Richard Koci Hernandez on Multimedia Journalism

Richard Koci Hernandez, professor at UC Berkeley Graduate School of Journalism

Richard Koci Hernandez, professor at UC Berkeley Graduate School of JournalismRichard Koci Hernandez, an Emmy Award-winning producer, worked as a photographer for San Jose Mercury News for 15 years. Now, you can find him at the UC Berkeley Graduate School of Journalism. His work has appeared in Time, The New York Times, and Newsweek and recently he shared his thoughts about multimedia journalism with Ebyline.

Multimedia journalism is not just about using all the available technological tools to tell a story; it’s also about picking the right tool to express the narrative. With technology always changing, it’s important to keep up-to-date on the latest trends and innovations. Right now, Hernandez said, mobile is the “darling of the revolution.” Mobile devices have shifted the way journalists and freelance writers think about, produce, and present stories. He also emphasized the rising focus on data as part of a journalist’s necessary skill set:  both finding relevant data and visualizing it in infographics.

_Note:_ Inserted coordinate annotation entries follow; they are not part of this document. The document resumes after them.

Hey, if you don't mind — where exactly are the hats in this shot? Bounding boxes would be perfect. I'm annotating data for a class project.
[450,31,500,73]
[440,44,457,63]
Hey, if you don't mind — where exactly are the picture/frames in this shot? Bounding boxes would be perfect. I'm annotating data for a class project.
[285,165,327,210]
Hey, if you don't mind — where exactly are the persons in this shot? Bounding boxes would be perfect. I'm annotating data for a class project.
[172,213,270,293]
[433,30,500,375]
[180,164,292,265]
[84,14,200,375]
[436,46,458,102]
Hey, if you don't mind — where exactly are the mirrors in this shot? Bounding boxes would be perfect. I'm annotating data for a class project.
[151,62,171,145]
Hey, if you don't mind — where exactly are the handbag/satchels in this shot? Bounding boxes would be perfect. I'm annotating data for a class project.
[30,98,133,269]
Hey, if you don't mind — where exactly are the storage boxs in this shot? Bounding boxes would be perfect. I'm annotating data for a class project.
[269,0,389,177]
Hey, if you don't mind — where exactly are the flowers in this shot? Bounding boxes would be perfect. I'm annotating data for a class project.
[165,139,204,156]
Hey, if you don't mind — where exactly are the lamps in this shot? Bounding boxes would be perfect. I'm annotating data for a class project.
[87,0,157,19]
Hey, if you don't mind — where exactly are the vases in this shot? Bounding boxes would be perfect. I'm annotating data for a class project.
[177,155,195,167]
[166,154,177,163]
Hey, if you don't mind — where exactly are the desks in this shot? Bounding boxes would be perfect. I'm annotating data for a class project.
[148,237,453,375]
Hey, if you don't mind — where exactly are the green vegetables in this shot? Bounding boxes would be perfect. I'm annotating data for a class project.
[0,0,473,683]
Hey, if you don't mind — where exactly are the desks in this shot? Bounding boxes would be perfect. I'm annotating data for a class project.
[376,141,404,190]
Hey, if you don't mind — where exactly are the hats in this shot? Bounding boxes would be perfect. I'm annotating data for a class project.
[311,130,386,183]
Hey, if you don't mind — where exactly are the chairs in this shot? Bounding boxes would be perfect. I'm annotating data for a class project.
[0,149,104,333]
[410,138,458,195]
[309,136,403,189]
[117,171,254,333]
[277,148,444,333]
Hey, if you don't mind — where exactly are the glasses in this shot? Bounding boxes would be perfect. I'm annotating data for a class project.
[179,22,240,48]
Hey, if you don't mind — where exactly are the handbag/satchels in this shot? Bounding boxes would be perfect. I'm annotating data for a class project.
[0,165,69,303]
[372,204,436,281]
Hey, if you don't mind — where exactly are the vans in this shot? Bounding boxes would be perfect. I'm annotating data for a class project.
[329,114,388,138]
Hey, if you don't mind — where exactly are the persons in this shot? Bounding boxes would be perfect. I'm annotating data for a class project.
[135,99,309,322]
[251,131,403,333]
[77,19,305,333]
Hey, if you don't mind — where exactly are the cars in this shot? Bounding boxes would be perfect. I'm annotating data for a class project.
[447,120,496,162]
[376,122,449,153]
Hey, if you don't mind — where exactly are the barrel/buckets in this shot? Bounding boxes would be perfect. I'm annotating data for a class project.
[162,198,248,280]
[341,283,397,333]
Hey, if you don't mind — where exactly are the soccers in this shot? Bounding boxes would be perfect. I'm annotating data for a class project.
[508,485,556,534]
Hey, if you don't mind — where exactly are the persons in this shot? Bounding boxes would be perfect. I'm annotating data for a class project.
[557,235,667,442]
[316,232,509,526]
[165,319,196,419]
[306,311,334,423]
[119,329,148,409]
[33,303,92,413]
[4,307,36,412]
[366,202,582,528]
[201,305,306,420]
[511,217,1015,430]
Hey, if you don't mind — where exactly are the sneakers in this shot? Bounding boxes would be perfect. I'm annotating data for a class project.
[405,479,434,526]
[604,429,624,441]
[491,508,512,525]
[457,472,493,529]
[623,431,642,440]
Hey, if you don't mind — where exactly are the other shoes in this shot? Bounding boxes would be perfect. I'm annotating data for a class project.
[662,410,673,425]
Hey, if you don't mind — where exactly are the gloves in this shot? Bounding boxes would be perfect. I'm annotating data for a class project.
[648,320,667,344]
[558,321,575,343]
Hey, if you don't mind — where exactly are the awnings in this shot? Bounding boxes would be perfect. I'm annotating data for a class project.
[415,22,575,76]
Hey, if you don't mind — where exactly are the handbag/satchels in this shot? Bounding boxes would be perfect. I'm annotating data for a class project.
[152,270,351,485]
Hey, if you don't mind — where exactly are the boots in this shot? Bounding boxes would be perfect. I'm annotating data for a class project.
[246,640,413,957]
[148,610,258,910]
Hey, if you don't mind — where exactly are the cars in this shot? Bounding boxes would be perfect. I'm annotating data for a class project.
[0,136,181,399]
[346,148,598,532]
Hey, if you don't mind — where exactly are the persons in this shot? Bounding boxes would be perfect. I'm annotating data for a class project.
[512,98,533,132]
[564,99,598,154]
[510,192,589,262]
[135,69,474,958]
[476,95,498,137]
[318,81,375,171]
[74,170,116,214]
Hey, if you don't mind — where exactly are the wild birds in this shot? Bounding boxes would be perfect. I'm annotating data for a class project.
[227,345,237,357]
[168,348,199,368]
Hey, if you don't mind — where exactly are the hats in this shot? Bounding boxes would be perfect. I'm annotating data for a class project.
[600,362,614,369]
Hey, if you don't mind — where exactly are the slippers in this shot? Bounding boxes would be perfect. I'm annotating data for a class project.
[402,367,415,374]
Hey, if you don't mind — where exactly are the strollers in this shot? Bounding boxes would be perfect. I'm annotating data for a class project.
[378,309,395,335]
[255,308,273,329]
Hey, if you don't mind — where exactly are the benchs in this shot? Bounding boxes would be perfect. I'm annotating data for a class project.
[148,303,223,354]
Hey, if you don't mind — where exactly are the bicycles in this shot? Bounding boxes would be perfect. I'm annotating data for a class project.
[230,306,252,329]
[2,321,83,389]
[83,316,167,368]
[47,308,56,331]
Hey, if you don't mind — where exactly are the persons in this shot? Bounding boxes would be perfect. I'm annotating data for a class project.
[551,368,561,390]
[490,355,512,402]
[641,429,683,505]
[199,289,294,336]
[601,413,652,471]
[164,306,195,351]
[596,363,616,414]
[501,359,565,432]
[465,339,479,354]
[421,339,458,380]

It’s really only been in about the last five years, Hernandez said, that the idea of multimedia journalism has “exploded” in the newsroom. Fifteen years ago, photography departments were forced to “be in the technological muck” with the switch from film to digital, but reporters were still doing the same thing. It was only later that the opportunities of the web caught on with the wider newsroom, and eventually traditional print media started to incorporate online video and audio slideshows.

Multimedia has become so important that major publications, like the LA Times and The New York Times, have created entire departments devoted to it. Additionally, there are foundations (such as the Knight Foundation) that have invested large sums of money to re-train seasoned, print journalists from across the country in the latest technology – who then go back to their publications and disperse the new information.

Whether you’re an old pro at traditional media or a novice looking to dive in with the latest trends, Hernandez has some advice. The foundation for multimedia journalism, from his perspective, is learning how to take well-composed and well-lit photographs. Eventually, this skill will lead to a better foundation for learning video. He notes that, finally, no video would be complete without audio – and not just any audio, but good audio. “Good video is 51% good audio,” he explained, and poor audio quality will hurt your project far more than poor video. The solution?  Learn a little about microphones and how to pick the best format to record your audio in.

All this will come together in a “Multimedia 101” graduation project (so to speak):  creating a visual narrative, or slideshow, composed of still images paired with audio clips. For an easy means to put something like that together, he recommends soundslides.com – created by journalists for journalists to facilitate “ridiculously simple storytelling.”

With your first multimedia narrative at your fingertips, there’s no time like the present.